The following mailet adds support for an address mapping to receive emails with multiple address suffixes into one account: an email address like jcoder+projectone@example.com
will become jcoder@example.com (and will be delivered to the account “jcoder” then.)

package me.jcoder.blog.examples.james.mailet;

import java.util.Collection;
import java.util.Iterator;
import java.util.LinkedList;
import javax.mail.MessagingException;
import org.apache.mailet.GenericMailet;
import org.apache.mailet.Mail;
import org.apache.mailet.MailAddress;

/**
 * Mailet to support the "plus sign alias" syntax in addresses, so that
 * name+something@domain becomes name@domain
 * @author jCoder
 */
public class PlusAliasSupport extends GenericMailet {
    private static final String MAILET_NAME = "PlusAliasSupport";

    @Override
    public void service(Mail mail) throws MessagingException {
        if (mail == null) {
            return;
        }
        try {
            Collection recipients = mail.getRecipients();
            Collection recipientsToRemove = new LinkedList();
            Collection recipientsToAdd = new LinkedList();
            for (Iterator itr = recipients.iterator(); itr.hasNext(); ) {
                MailAddress address = (MailAddress)itr.next();
                if (address == null) {
                    continue;
                }
                String localPartStr = address.getUser();
                int plusIndex = -1;
                if ((localPartStr != null) && ((plusIndex = localPartStr.indexOf('+')) > -1)) {
                    String newLocalPart = localPartStr.substring(0, plusIndex);
                    MailAddress replaceAddress = new MailAddress(newLocalPart, address.getHost());
                    recipientsToRemove.add(address);
                    recipientsToAdd.add(replaceAddress);
                }
            }
            recipients.removeAll(recipientsToRemove);
            recipients.addAll(recipientsToAdd);
        } catch (Exception ex) {
        }
    }

    @Override
    public String getMailetName() {
        return MAILET_NAME;
    }
}

It’s pretty helpful to get the source code of James to take a lokk at how the provided mailets and matchers are implemented.

Some notes and tipps
When writing matchers and mailets or running James as your (test) email server, there might be some pitfalls, so I’ll share some of the points that I came across.

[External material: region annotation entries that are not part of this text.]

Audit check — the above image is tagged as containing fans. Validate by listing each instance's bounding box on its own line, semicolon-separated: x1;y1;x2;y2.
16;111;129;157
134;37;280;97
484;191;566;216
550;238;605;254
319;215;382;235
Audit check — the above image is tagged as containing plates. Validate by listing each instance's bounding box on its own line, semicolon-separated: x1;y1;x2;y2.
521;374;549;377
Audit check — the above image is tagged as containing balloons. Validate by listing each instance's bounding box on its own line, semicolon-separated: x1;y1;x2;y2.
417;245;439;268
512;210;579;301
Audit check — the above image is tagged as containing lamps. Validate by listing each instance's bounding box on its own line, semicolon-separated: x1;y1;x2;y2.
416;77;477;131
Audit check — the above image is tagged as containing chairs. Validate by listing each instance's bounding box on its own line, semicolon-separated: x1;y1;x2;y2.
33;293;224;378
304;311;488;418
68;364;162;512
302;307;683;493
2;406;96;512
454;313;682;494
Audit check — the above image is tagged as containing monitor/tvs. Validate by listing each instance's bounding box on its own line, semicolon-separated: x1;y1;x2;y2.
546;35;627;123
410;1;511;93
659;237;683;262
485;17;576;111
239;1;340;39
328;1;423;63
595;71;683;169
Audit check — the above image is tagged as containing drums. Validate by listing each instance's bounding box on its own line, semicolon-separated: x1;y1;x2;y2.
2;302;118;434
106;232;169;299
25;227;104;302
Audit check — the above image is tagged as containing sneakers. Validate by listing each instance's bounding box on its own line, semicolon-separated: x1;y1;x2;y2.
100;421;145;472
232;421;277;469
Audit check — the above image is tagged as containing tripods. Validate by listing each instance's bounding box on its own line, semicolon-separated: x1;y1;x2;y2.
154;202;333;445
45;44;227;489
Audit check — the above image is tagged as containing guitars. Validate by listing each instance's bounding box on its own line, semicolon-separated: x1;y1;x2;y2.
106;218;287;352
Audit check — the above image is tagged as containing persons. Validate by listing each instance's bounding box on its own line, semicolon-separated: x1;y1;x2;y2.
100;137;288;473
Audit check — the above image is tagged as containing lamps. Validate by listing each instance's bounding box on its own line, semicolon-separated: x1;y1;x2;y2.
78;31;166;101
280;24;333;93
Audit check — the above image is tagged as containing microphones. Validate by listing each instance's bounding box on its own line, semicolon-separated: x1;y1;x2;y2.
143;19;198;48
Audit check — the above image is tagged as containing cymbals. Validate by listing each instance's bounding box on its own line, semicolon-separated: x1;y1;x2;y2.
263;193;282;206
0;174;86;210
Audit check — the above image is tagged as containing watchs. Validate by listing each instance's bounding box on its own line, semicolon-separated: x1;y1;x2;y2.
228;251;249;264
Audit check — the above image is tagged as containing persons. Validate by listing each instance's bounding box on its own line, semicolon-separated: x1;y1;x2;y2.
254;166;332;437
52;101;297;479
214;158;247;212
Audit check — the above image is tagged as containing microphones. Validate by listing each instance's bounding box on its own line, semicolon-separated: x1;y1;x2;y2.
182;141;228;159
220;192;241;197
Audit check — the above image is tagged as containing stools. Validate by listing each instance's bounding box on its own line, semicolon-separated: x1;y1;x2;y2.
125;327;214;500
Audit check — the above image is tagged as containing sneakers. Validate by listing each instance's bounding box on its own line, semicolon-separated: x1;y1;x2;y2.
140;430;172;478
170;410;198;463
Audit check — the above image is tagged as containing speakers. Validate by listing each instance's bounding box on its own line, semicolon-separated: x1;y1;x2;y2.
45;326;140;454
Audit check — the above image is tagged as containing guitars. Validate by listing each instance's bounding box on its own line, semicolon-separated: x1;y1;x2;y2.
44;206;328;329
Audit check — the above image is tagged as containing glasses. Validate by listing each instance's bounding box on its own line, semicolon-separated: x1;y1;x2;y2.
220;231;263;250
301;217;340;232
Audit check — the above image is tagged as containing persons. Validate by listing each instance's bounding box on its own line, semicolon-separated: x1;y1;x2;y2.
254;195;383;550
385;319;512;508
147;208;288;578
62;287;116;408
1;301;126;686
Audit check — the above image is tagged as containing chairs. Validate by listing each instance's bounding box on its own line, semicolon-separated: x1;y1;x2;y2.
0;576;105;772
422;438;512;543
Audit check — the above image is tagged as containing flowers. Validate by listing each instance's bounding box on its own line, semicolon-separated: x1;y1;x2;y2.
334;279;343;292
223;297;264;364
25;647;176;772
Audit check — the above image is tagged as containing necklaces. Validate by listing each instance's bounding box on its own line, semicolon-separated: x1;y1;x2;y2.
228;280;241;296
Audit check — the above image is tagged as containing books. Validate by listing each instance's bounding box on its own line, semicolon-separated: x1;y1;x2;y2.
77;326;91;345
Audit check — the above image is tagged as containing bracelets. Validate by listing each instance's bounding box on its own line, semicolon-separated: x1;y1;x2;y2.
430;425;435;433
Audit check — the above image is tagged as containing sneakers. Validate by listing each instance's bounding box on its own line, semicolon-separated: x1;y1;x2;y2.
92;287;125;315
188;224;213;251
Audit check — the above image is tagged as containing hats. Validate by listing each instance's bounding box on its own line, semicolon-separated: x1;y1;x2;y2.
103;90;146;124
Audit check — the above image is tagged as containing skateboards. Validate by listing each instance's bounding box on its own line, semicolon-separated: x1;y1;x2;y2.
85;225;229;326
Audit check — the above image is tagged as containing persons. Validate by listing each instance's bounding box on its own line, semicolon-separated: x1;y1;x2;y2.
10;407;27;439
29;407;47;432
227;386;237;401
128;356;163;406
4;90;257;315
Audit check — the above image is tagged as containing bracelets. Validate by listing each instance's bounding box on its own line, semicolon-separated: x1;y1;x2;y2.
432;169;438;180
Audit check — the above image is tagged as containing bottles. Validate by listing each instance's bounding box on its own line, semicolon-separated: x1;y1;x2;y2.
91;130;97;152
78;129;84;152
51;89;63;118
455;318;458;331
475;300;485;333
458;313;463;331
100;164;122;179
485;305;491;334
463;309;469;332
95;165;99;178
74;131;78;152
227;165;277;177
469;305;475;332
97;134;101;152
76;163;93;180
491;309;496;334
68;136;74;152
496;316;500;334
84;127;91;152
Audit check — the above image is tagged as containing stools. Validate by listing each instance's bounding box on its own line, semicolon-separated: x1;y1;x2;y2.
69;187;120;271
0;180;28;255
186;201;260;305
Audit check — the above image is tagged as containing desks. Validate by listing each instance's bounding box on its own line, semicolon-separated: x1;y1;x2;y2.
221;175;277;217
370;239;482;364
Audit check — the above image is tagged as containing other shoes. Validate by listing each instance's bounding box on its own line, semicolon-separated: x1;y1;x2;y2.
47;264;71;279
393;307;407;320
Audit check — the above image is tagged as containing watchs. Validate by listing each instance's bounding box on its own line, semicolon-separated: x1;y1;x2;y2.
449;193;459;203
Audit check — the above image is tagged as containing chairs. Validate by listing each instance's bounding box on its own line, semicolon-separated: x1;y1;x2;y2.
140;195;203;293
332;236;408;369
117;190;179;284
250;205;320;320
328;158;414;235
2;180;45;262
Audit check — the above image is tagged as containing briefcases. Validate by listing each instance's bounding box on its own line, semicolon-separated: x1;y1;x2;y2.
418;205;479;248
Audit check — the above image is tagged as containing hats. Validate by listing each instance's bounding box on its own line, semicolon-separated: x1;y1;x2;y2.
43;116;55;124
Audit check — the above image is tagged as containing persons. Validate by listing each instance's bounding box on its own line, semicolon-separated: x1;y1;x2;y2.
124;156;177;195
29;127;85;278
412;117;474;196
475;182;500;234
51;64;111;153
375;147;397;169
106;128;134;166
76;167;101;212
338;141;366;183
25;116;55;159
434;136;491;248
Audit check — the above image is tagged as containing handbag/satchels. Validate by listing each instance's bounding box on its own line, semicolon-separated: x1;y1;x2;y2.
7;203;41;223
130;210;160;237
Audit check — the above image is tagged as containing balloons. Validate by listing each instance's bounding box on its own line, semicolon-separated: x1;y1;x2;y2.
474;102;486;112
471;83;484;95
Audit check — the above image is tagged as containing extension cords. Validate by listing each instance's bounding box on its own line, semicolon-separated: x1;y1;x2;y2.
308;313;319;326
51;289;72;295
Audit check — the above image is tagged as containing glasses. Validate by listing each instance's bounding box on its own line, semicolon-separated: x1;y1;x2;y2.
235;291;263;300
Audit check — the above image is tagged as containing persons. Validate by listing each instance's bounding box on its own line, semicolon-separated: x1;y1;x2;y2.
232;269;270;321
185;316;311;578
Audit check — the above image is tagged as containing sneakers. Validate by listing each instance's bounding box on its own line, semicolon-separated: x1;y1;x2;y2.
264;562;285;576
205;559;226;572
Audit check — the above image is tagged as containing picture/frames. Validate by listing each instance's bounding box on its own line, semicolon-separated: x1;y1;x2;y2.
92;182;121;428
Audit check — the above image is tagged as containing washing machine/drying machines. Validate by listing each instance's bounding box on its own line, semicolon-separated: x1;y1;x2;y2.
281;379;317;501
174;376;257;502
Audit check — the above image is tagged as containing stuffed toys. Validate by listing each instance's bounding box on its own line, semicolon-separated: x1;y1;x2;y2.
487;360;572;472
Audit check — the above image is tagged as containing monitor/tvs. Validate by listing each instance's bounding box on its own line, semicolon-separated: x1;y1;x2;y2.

  • When writing matchers and mailets you might want to download the Mailet SDK from the James website. This is generally a good idea, but make sure that you get the right version! James 2.3.2 normally uses the Mailet 2.3 API and the website provides the 2.4 API, so things will not work. If in doubt, add the mailet API-related JARs from a James installation.
  • When placing the JAR into the ${JAMES_DIR}/apps/james/SAR_INF/lib folder, don’t forget to add your mailet/matcher package name to the mailetpackagesmatcherpackages section of the config.xml file so it can be found by the server.
  • If you are going to use the JDBC-based storage, you need to put the JDBC driver for your database in a directory where the server can find it. It might not be best-practise, but I suggest to put the JDBC driver JAR into ${JAMES_DIR}/lib where it is accessable by the main server.
  • The same goes for using TLS/SSL. If you want to provide secure POP3 access, then you not only need a certificate (which is a whole other story to maybe being covered in an other posting), but you might run into some SSL-socket-related errors. One solution is to copy the sunjce_provider.jar from your Java runtime into ${JAMES_DIR}/lib as well.